Now, you might wonder, “How on Palpagos did they pull this off?” The secret sauce was equal parts cunning and insanity. No mods—zero, zilch, nada. No unlimited resources, no weight limit removal, no building-overhaul mods that actually made the jank tolerable. The madlad simply stockpiled stone like a dragon hoarding gold. See, house foundations cost a measly three stones per wall, so they exploited that economy like a Wall Street bro on a caffeine bender. Timber for roofing? Just casually deforesting entire ecosystems while their Pals watched in existential terror. The real kicker? They zeroed out the decay rate in the world settings. If you’ve ever played a survival crafter, you know that’s the “I’m never doing this again, so hold my beer” slider. Without that, half the city would’ve crumbled into digital dust long before completion. Genius. Batshit, but genius.
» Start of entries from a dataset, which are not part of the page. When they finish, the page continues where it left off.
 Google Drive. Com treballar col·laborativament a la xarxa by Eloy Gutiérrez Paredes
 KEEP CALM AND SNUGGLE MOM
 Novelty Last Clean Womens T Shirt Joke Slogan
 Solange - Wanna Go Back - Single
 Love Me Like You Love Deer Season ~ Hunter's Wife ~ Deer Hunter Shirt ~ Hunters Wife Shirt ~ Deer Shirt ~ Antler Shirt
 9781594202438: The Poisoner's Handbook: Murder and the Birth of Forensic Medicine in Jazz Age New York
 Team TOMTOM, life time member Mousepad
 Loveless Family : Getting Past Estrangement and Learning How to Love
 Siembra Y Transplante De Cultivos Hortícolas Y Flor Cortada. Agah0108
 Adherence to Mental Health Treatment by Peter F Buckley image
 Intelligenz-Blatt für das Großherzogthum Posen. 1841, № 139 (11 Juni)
The community reactions were, to put it mildly, a chef’s kiss of internet chaos. You had the worshipers—thousands of upvotes and comments like “This is art” and “I quit.” Then you had the skeptics, the poor souls who’d tried building a two-story hut and ended up with a floating roof and a dozen escaped Lamballs. Redditor dougan25 summed it up perfectly: “Building in this game feels really unfinished… why would anyone spend so much time wrestling with this?” And honestly, I felt that in my soul. I once spent three hours trying to make a symmetrical base in Palworld; by the end, I had a wonky cube and a newfound hatred for right angles. So the idea of someone voluntarily building a city with those same clunky tools is like watching someone juggle chainsaws—impressive and kind of terrifying.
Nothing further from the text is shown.